Archive | October 24, 2019

The Caveman Next Door

The Caveman Next Door

The Caveman Next Door









The Caveman Next Door

Tom Tinn-Disbury

New Frontier, 2019

32pp., hbk., RRP $A24.99


Penny’s street and home were just like any others until a caveman moved into an empty lot next door.  A caveman who cooked his meals outside, didn’t have a TV, didn’t wear socks and whose furniture (what there was of it) was made of sticks and stones. And he didn’t speak English – all he could do was grunt.

One day after school, Penny decided to show him around the neighbourhood – the library, the bus, the park, a restaurant… But wherever they went, and no matter how hard he tried, Ogg didn’t know what to do or how to act and they were shown the door of every place. Until Penny took him to her school…
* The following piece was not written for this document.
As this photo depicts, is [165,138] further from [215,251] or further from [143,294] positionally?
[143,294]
It’s hard enough fitting into a new neighbourhood when you speak the language and have mastered the social niceties, but to do so without either of these like Ogg, must be overwhelming and daunting.  And yet, with our multicultural and global perspective that welcomes people from all over the world, this must be a common experience for many.  While the children are able to go to school, make friends, learn the language and the expectations, parents, particularly mums, are left at home isolated, mixing only with others who share their lifestyle and so a vicious cycle of exclusion and racism begins.  While Ogg’s attempts to do the right thing are funny, there is an underlying pathos at his awkwardness and also a sadness at the actions of those who object to his actions.  Only at school does he find compassion.  
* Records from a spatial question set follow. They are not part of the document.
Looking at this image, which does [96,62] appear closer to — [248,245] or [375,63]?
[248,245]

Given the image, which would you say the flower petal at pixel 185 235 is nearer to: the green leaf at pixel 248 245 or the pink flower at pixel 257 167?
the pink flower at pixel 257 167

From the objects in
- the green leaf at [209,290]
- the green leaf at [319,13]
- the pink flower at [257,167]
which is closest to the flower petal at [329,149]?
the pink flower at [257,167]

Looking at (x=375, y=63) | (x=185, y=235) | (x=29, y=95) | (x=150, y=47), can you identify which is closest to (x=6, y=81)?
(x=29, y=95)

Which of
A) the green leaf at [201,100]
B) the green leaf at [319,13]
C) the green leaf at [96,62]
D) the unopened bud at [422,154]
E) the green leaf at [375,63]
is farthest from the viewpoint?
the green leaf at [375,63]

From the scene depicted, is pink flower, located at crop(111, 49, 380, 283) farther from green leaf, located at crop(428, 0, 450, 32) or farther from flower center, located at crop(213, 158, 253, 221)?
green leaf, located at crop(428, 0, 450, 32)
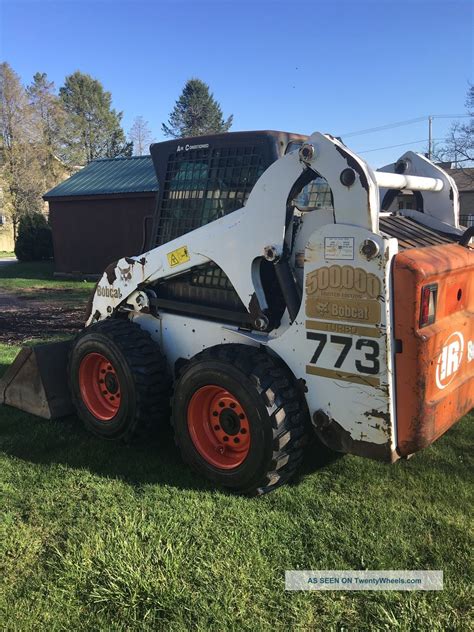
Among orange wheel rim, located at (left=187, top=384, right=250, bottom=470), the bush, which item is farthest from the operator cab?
the bush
Using a caveman analogy to bring awareness to the issues of being different is clever because not only does it highlight just how hard it can be, no one can criticise the author for being insensitive towards one group or another.  It certainly opens up the opportunities for discussions about how we respond to newcomers and identifying those things peculiar to us that they might have difficulty adjusting to as well as putting the students in Ogg’s shoes.  With space travel on the horizon, what if they went to Mars to live and found there were indeed Martians…?
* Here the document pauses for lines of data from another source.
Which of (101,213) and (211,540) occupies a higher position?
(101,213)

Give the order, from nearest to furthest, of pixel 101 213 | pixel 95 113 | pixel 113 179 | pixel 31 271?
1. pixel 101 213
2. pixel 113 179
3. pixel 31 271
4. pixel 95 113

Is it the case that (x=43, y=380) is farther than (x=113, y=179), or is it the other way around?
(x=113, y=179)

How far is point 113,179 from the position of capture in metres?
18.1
While the theme of being different, fitting in and accepting others is common in children’s picture book, even though it might be expressed in a unique way each time, the more often we expose our students to these sorts of stories and talk about them, provoke their thinking and even develop strategies to embrace all, then the better and stronger the communities we build will be.  Strong, united communities are the key to a peaceful, harmonious future if we are to move beyond the current, nationalistic “our best interests” philosophy and look at what is good for humanity as a whole.